> DATASET RECORDS
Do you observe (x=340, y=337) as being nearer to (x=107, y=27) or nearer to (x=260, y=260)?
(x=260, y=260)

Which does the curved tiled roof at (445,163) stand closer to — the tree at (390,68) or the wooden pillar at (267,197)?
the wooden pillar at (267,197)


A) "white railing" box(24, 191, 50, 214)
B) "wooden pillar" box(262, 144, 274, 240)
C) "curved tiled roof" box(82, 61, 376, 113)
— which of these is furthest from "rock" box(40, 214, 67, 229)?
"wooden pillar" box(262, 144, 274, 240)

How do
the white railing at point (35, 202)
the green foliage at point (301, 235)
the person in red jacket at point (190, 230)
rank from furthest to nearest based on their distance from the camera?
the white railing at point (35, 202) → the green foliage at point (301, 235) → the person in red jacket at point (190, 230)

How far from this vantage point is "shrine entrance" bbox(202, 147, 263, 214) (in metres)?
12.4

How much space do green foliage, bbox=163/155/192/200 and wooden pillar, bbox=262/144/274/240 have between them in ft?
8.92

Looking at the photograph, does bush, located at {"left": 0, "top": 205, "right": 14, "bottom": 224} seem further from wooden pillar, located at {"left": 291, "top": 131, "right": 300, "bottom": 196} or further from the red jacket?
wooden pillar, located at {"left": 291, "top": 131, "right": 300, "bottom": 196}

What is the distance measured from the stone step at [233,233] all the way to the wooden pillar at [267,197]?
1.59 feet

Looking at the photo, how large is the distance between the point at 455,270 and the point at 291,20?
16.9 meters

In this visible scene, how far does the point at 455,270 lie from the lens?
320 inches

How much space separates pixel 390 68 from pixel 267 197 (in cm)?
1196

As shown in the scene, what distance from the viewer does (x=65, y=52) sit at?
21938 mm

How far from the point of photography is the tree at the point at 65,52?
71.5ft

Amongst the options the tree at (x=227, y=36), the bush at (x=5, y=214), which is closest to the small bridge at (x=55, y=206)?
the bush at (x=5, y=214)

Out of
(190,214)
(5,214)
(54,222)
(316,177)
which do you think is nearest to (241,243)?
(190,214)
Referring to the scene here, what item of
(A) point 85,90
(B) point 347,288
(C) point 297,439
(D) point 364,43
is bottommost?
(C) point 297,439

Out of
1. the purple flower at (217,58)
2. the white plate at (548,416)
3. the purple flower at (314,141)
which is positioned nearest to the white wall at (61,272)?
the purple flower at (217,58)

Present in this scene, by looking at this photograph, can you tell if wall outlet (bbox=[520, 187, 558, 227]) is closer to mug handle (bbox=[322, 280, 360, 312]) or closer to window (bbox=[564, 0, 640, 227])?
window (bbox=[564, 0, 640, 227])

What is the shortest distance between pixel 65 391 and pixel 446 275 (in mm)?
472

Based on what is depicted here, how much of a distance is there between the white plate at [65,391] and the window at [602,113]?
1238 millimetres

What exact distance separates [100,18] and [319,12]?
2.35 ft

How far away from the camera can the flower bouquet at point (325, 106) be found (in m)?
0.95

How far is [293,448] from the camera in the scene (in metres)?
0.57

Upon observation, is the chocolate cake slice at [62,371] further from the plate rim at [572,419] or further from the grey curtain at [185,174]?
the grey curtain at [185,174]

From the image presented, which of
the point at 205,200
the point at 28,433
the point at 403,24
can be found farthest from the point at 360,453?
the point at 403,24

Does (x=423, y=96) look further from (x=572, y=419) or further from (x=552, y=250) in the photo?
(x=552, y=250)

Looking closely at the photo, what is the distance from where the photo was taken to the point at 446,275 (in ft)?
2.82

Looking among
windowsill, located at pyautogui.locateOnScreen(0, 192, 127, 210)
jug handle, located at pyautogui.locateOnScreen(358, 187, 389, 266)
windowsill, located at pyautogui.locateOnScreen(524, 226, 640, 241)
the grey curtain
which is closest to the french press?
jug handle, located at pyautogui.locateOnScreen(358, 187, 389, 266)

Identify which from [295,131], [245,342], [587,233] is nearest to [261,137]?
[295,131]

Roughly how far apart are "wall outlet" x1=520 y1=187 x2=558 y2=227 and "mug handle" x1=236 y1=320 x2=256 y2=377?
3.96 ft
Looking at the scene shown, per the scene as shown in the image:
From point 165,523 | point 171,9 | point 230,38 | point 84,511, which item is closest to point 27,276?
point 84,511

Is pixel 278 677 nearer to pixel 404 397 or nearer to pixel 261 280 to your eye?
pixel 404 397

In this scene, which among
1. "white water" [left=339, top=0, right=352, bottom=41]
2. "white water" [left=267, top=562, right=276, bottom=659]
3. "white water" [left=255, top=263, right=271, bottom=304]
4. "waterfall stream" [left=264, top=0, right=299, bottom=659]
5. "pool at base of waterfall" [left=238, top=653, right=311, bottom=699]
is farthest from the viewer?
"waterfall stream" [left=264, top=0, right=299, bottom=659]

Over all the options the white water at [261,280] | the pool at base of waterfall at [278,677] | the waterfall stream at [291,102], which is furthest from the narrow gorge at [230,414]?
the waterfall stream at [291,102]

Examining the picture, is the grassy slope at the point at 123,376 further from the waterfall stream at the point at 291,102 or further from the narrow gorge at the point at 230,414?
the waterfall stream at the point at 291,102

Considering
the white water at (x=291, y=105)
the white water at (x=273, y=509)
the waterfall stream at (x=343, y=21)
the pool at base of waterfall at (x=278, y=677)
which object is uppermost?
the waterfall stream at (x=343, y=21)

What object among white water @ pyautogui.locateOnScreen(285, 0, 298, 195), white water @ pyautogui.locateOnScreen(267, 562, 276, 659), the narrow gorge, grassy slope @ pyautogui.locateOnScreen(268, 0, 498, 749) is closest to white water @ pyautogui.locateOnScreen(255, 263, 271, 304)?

> TO DO
Recast all of the lines above as a JSON list of strings, with one string per line and blank lines omitted.

> ANSWER IN FULL
[
  "Do you observe (x=340, y=337) as being nearer to (x=107, y=27) or nearer to (x=260, y=260)?",
  "(x=260, y=260)",
  "Which does the curved tiled roof at (445,163) stand closer to — the tree at (390,68) or the wooden pillar at (267,197)?",
  "the wooden pillar at (267,197)",
  "A) \"white railing\" box(24, 191, 50, 214)",
  "B) \"wooden pillar\" box(262, 144, 274, 240)",
  "C) \"curved tiled roof\" box(82, 61, 376, 113)",
  "— which of these is furthest from \"rock\" box(40, 214, 67, 229)?",
  "\"wooden pillar\" box(262, 144, 274, 240)",
  "How do",
  "the white railing at point (35, 202)",
  "the green foliage at point (301, 235)",
  "the person in red jacket at point (190, 230)",
  "rank from furthest to nearest based on their distance from the camera?",
  "the white railing at point (35, 202) → the green foliage at point (301, 235) → the person in red jacket at point (190, 230)",
  "How far from this vantage point is \"shrine entrance\" bbox(202, 147, 263, 214) (in metres)?",
  "12.4",
  "How much space do green foliage, bbox=163/155/192/200 and wooden pillar, bbox=262/144/274/240 have between them in ft?",
  "8.92",
  "Looking at the photograph, does bush, located at {\"left\": 0, \"top\": 205, \"right\": 14, \"bottom\": 224} seem further from wooden pillar, located at {\"left\": 291, \"top\": 131, \"right\": 300, \"bottom\": 196} or further from the red jacket?",
  "wooden pillar, located at {\"left\": 291, \"top\": 131, \"right\": 300, \"bottom\": 196}",
  "What is the distance measured from the stone step at [233,233] all the way to the wooden pillar at [267,197]?",
  "1.59 feet",
  "Looking at the photo, how large is the distance between the point at 455,270 and the point at 291,20?",
  "16.9 meters",
  "In this visible scene, how far does the point at 455,270 lie from the lens?",
  "320 inches",
  "How much space separates pixel 390 68 from pixel 267 197 (in cm)?",
  "1196",
  "As shown in the scene, what distance from the viewer does (x=65, y=52) sit at?",
  "21938 mm",
  "How far from the point of photography is the tree at the point at 65,52?",
  "71.5ft",
  "Amongst the options the tree at (x=227, y=36), the bush at (x=5, y=214), which is closest to the small bridge at (x=55, y=206)?",
  "the bush at (x=5, y=214)",
  "Out of",
  "(190,214)",
  "(5,214)",
  "(54,222)",
  "(316,177)",
  "which do you think is nearest to (241,243)?",
  "(190,214)",
  "Referring to the scene here, what item of",
  "(A) point 85,90",
  "(B) point 347,288",
  "(C) point 297,439",
  "(D) point 364,43",
  "is bottommost?",
  "(C) point 297,439",
  "Out of",
  "1. the purple flower at (217,58)",
  "2. the white plate at (548,416)",
  "3. the purple flower at (314,141)",
  "which is positioned nearest to the white wall at (61,272)?",
  "the purple flower at (217,58)",
  "Present in this scene, by looking at this photograph, can you tell if wall outlet (bbox=[520, 187, 558, 227]) is closer to mug handle (bbox=[322, 280, 360, 312]) or closer to window (bbox=[564, 0, 640, 227])?",
  "window (bbox=[564, 0, 640, 227])",
  "What is the shortest distance between pixel 65 391 and pixel 446 275 (in mm)?",
  "472",
  "Based on what is depicted here, how much of a distance is there between the white plate at [65,391] and the window at [602,113]?",
  "1238 millimetres",
  "What exact distance separates [100,18] and [319,12]?",
  "2.35 ft",
  "How far away from the camera can the flower bouquet at point (325, 106) be found (in m)?",
  "0.95",
  "How far is [293,448] from the camera in the scene (in metres)?",
  "0.57",
  "Upon observation, is the chocolate cake slice at [62,371] further from the plate rim at [572,419] or further from the grey curtain at [185,174]?",
  "the grey curtain at [185,174]",
  "From the image presented, which of",
  "the point at 205,200",
  "the point at 28,433",
  "the point at 403,24",
  "can be found farthest from the point at 360,453?",
  "the point at 403,24",
  "Does (x=423, y=96) look further from (x=572, y=419) or further from (x=552, y=250) in the photo?",
  "(x=552, y=250)",
  "Looking closely at the photo, what is the distance from where the photo was taken to the point at 446,275 (in ft)?",
  "2.82",
  "Looking among",
  "windowsill, located at pyautogui.locateOnScreen(0, 192, 127, 210)",
  "jug handle, located at pyautogui.locateOnScreen(358, 187, 389, 266)",
  "windowsill, located at pyautogui.locateOnScreen(524, 226, 640, 241)",
  "the grey curtain",
  "which is closest to the french press?",
  "jug handle, located at pyautogui.locateOnScreen(358, 187, 389, 266)",
  "Identify which from [295,131], [245,342], [587,233] is nearest to [261,137]?",
  "[295,131]",
  "Roughly how far apart are \"wall outlet\" x1=520 y1=187 x2=558 y2=227 and \"mug handle\" x1=236 y1=320 x2=256 y2=377?",
  "3.96 ft",
  "Looking at the scene shown, per the scene as shown in the image:",
  "From point 165,523 | point 171,9 | point 230,38 | point 84,511, which item is closest to point 27,276?",
  "point 84,511",
  "Is pixel 278 677 nearer to pixel 404 397 or nearer to pixel 261 280 to your eye?",
  "pixel 404 397",
  "In this scene, which among",
  "1. \"white water\" [left=339, top=0, right=352, bottom=41]",
  "2. \"white water\" [left=267, top=562, right=276, bottom=659]",
  "3. \"white water\" [left=255, top=263, right=271, bottom=304]",
  "4. \"waterfall stream\" [left=264, top=0, right=299, bottom=659]",
  "5. \"pool at base of waterfall\" [left=238, top=653, right=311, bottom=699]",
  "is farthest from the viewer?",
  "\"waterfall stream\" [left=264, top=0, right=299, bottom=659]",
  "Over all the options the white water at [261,280] | the pool at base of waterfall at [278,677] | the waterfall stream at [291,102], which is furthest from the narrow gorge at [230,414]?",
  "the waterfall stream at [291,102]",
  "Examining the picture, is the grassy slope at the point at 123,376 further from the waterfall stream at the point at 291,102 or further from the narrow gorge at the point at 230,414?",
  "the waterfall stream at the point at 291,102",
  "Considering",
  "the white water at (x=291, y=105)",
  "the white water at (x=273, y=509)",
  "the waterfall stream at (x=343, y=21)",
  "the pool at base of waterfall at (x=278, y=677)",
  "which object is uppermost?",
  "the waterfall stream at (x=343, y=21)",
  "What object among white water @ pyautogui.locateOnScreen(285, 0, 298, 195), white water @ pyautogui.locateOnScreen(267, 562, 276, 659), the narrow gorge, grassy slope @ pyautogui.locateOnScreen(268, 0, 498, 749) is closest to white water @ pyautogui.locateOnScreen(255, 263, 271, 304)?"
]